Similarly, the effect of TNFi on function (Childhood Health Assessment Questionnaire [CHAQ], 0 to 3, 0 normal function) and quality of life (global assessment of well-being, VAS 0 to 100 mm, 0 no disease activity) is very uncertain. Mean function was 0.84 with TNFi and 1 with placebo (MD 0.16 lower, 95% CI 0.39 lower to 0.06 higher; 3 studies, 194 participants; very low-certainty evidence, downgraded for risk of bias and imprecision).
The mean participant global assessment of well-being was 23 mm with TNFi and 34 mm with placebo (MD 11 mm lower, 95% CI 23 mm lower to 1 mm higher; 3 studies, 194 participants; very low-certainty evidence, downgraded for indirectness, imprecision, and risk of bias).
No study reported data on remission.
Harms at any time
We are uncertain about the effect of TNFi on withdrawals due to adverse events (3%) compared to placebo (1%) (RR 3.41, 95% CI 0.73 to 15.9; 6 studies, 448 participants). We are also uncertain about the effect of TNFi on serious adverse events (7%) compared to placebo (6%) (RR 1.09, 95% CI 0.53 to 2.22; 6 studies, 448 participants). The certainty of evidence was very low, downgraded for risk of bias and imprecision.
TNFi plus MTX versus MTX alone
Benefits at 17 to 26 weeks
We are uncertain about the effect of TNFi plus MTX on treatment response. Seventy per cent of participants receiving MTX and 90% receiving TNFi plus MTX achieved treatment response (RR 1.29, 95% CI 0.93 to 1.77; 1 study, 40 participants).

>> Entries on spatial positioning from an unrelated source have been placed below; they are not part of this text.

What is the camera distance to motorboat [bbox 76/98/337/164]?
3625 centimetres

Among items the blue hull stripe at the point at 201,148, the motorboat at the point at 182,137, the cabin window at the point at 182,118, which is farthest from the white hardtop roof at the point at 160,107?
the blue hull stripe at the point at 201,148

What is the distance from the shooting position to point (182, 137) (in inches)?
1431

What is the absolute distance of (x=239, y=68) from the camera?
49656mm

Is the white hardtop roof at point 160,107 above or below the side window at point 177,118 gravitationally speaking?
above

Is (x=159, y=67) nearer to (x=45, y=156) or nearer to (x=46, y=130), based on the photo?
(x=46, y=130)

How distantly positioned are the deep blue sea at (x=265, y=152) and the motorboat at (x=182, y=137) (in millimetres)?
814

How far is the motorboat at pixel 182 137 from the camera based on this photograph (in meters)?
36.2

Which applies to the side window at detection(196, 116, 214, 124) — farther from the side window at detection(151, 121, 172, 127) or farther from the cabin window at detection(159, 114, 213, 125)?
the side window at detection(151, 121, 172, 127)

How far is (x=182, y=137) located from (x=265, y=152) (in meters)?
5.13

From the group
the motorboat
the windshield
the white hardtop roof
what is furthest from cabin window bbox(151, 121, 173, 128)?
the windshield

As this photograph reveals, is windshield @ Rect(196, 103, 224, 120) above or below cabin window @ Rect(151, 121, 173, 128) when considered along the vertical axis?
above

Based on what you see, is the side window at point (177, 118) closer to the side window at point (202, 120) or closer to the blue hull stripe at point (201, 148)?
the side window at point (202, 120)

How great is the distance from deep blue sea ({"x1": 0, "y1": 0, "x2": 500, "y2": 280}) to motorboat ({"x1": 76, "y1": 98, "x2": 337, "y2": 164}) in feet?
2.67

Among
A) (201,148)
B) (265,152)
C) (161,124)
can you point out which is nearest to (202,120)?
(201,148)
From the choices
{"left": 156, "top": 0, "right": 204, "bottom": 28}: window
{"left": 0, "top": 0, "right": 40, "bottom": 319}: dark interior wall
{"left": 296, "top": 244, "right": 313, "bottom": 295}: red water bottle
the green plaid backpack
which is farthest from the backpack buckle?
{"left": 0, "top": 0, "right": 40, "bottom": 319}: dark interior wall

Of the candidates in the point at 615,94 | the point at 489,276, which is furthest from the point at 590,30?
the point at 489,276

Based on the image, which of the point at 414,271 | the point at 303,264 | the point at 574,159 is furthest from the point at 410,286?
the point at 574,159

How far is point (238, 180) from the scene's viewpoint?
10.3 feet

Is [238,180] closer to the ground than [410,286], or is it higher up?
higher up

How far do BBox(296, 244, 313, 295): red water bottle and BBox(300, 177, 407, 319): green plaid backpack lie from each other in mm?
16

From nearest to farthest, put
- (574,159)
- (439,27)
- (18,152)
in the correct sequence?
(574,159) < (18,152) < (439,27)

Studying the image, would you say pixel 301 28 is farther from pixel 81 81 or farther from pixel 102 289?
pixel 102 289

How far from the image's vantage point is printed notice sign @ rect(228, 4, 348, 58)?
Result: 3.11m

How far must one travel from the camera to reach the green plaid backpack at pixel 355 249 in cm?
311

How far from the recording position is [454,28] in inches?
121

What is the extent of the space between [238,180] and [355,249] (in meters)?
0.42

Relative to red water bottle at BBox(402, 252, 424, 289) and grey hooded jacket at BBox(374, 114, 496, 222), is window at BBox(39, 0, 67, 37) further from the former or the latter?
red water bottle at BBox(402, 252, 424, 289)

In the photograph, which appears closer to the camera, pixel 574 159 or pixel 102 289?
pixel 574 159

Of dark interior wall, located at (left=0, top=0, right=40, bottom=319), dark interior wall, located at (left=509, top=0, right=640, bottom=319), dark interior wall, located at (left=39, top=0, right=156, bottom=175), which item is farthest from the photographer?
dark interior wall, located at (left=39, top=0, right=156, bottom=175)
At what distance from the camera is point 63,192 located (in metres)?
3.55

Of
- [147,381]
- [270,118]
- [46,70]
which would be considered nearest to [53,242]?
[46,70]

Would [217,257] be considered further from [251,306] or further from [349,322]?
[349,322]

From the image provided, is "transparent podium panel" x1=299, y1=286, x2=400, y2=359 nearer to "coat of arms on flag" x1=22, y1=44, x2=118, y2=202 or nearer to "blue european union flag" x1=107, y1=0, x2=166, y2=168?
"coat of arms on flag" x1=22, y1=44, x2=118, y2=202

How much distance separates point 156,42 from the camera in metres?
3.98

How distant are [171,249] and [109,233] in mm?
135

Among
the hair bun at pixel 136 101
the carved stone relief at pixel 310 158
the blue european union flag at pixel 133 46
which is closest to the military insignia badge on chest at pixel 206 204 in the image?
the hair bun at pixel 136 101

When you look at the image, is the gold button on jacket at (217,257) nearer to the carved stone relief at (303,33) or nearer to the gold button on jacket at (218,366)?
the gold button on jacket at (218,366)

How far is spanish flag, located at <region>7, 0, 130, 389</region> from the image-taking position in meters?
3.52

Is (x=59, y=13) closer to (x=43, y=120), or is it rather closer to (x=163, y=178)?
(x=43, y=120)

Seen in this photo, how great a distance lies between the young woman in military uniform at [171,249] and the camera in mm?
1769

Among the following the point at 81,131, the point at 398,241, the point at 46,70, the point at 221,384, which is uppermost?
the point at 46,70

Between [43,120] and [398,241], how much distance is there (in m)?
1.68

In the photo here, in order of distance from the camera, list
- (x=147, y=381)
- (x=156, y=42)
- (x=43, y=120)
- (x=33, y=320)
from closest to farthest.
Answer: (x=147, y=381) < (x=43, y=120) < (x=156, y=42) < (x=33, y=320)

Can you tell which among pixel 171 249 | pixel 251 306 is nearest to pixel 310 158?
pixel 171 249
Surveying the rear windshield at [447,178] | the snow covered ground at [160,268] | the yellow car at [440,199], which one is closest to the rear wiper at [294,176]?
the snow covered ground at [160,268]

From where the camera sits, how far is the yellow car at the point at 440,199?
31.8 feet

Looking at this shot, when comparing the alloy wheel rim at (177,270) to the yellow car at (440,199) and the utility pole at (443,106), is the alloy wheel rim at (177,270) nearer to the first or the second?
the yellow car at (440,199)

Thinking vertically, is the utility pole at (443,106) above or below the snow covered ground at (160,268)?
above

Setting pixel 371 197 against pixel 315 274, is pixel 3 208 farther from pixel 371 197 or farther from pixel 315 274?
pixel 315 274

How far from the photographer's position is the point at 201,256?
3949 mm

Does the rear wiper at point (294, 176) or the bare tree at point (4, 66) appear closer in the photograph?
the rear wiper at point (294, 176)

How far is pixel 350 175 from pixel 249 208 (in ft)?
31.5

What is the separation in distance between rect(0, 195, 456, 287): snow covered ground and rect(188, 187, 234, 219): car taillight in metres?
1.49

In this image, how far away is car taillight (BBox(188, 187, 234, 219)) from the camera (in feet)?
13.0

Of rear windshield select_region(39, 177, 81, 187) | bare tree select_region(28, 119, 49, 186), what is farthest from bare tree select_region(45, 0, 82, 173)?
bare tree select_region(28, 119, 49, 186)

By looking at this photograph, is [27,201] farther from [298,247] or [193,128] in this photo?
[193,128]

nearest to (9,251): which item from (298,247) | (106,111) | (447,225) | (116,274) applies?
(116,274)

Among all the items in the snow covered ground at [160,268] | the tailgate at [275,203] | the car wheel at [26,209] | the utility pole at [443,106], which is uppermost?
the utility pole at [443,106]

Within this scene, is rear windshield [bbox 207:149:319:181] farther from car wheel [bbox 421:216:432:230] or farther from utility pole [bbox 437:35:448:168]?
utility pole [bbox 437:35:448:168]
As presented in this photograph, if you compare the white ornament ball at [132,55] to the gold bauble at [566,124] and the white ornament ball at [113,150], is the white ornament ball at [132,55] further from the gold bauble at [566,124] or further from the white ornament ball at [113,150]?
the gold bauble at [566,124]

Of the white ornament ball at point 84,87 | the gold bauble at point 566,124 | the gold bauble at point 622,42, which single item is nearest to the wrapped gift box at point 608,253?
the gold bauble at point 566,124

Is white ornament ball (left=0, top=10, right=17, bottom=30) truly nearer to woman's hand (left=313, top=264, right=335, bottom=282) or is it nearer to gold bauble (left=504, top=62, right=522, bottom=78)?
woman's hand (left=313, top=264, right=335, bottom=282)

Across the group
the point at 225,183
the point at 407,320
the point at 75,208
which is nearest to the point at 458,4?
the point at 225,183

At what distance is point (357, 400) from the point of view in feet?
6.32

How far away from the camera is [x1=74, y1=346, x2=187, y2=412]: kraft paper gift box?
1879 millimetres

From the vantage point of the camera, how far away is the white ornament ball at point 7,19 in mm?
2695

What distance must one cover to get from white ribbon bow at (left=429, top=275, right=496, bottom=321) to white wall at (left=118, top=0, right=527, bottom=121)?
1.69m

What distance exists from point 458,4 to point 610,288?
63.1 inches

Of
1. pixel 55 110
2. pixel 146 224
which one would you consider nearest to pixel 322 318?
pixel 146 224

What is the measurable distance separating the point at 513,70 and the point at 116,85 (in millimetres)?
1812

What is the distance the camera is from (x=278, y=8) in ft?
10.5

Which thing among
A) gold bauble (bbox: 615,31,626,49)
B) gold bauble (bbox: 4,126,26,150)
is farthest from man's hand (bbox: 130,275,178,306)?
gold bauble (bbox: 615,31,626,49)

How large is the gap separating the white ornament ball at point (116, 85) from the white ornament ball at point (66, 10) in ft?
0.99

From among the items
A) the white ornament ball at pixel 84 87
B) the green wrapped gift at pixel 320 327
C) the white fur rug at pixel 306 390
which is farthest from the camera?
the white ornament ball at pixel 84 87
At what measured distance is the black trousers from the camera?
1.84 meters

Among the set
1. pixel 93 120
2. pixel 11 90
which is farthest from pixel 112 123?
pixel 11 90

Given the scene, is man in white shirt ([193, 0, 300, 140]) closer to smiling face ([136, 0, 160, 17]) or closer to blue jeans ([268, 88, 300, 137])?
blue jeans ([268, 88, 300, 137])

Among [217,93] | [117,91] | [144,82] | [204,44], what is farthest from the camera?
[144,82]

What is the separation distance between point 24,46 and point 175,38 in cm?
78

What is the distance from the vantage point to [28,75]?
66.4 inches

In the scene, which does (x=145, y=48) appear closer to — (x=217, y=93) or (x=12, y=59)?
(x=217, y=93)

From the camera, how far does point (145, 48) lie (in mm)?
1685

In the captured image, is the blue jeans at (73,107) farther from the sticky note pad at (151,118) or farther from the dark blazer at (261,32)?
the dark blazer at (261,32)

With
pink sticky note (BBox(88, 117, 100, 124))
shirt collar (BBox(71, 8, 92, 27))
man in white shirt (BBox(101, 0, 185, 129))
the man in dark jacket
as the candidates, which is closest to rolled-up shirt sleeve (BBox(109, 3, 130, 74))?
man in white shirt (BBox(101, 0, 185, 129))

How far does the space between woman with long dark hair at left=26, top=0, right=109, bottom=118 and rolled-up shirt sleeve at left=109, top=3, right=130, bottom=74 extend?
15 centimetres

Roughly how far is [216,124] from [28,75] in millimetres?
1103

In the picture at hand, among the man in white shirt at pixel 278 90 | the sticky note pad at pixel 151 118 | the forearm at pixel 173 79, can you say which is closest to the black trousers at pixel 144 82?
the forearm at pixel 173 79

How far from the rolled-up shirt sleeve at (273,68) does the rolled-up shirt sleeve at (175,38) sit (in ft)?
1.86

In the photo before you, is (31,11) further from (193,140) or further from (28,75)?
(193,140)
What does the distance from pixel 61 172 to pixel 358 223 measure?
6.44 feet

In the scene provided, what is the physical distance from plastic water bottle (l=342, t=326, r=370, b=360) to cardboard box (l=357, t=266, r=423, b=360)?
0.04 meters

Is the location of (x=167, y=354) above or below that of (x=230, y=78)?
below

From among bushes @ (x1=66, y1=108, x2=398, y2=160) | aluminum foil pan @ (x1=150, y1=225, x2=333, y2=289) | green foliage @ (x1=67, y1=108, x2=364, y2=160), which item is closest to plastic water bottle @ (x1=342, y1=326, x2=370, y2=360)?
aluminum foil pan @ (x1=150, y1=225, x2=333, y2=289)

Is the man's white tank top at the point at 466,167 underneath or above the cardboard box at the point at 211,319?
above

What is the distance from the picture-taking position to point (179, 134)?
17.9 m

We are also uncertain about the effect of TNFi plus MTX on remission. Five per cent of participants on MTX monotherapy and 40% on combination therapy were in remission (RR 8.00, 95% CI 1.10 to 58.19; 1 study, 40 participants). No study reported pain, function, or participant global assessment of well-being.
Harms at any time
We are uncertain about the effect of TNFi plus MTX on withdrawals due to adverse events and serious adverse events. Very low-certainty evidence from two studies shows that 2/53 participants (4%) receiving MTX alone and 3/55 (5%) receiving TNFi plus MTX withdrew due to adverse events (RR 1.31, 95% CI 0.18 to 9.82; 108 participants), and 5/53 (9%) receiving MTX alone and 0/55 receiving TNFi plus MTX reported serious adverse events (RR 0.16, 95% CI 0.02 to 1.32).
Due to risk of bias and imprecision, the certainty of evidence was very low across all major outcomes for this comparison.